Every p-Group is Solvable

Recall that a $p$-group is a group of order $p^k$ where $p$ is a prime and $k \geq 1$.

• Proof: Let $G$ be a $p$ group. Then $|G| = p^k$ for some $k \geq 1$. We construct a chain of subgroups that satisfy the definition for $G$ to be solvable.

• Let $G_0 = \{ e \}$ be the trivial group.

• Since $p \mid p^k = |G|$, we have by Burnside's Theorem for p-Groups that $Z(G)$ is nontrivial. Let $G_1 = Z(G)$. Then trivially, $G_0 = \{ e \}$ is a normal subgroup of $G_1 = Z(G)$, and $G_1/G_0 = Z(G)/\{ e \} \cong Z(G)$ is abelian.

• Note that $G_1 = Z(G)$ is normal in $G$ (since for all $g \in G$ and for all $h \in Z(G)$ we have that $ghg^{-1} = h$ by definition of $Z(G)$, so that $G_1 = Z(G)$ is normal in $G$).
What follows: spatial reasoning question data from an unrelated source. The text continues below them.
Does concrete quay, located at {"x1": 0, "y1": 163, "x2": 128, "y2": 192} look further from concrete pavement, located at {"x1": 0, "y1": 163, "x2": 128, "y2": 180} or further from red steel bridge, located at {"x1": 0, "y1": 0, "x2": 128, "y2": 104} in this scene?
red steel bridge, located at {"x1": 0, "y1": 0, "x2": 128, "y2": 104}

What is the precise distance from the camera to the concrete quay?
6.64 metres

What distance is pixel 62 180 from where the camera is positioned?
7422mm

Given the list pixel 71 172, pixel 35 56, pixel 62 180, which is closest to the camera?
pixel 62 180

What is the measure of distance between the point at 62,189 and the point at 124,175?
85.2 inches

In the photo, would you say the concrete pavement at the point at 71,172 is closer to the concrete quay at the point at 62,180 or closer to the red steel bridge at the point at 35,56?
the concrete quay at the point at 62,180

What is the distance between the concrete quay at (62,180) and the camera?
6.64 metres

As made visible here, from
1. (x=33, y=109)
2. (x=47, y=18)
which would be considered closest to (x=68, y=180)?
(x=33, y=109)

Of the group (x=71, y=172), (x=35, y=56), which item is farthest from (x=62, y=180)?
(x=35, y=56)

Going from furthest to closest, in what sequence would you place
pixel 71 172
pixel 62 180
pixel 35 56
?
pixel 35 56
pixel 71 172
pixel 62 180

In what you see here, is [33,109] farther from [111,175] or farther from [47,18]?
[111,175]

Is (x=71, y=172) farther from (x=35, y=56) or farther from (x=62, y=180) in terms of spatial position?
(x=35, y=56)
So the quotient group $G/G_1$ is defined and furthermore $|G/G_1| = |G|/|G_1| = p^k/p = p^{k-1}$. If $p^{k-1} = 1 then [[$ G_1 = G$, and $\{ e \} = G_0 \leq G_1 = G$ satisfies the properties for $G$ being solvable.

• If $|G/G_1| = p^{k-1} \neq 1$, then since $p$ is a prime and $p \mid |G/G_1|$ we again have by Burnside's Theorem that $Z(G/G_1)$ is nontrivial. Let $G_2$ be a subgroup of $G$ containing $G_1$ that is isomorphic to $Z(G/G_1)$.
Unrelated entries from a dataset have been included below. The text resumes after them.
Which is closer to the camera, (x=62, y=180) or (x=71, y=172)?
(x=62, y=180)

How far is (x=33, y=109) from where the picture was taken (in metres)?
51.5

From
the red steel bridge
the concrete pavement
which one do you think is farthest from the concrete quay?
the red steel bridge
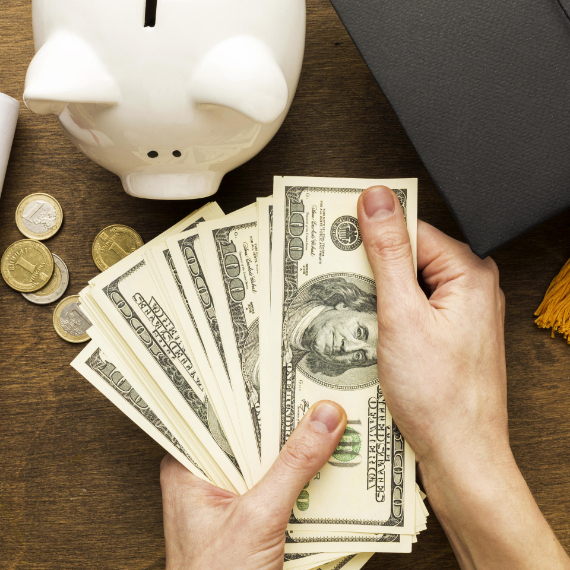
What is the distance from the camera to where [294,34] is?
47cm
• We continue this process until it terminates at some $G_n = G$ (which is must since $G$ is a finite group) to obtain a chain of successive subgroups $\{ e \} = G_0 \leq G_1 \leq ... \leq G_n = G$ with $G_i$ being a normal subgroup of $G_{i+1}$ for each $0 \leq i \leq n-1$, and $G_{i+1}/G_i$ being abelian for all $0 \leq i \leq n - 1$.

• Thus $G$ is a solvable group. $\blacksquare$

Example 1

It can be shown that for every prime $p$ there exists a nonabelian group of order $p^3$. By the proposition above, each of these nonabelian groups must be solvable.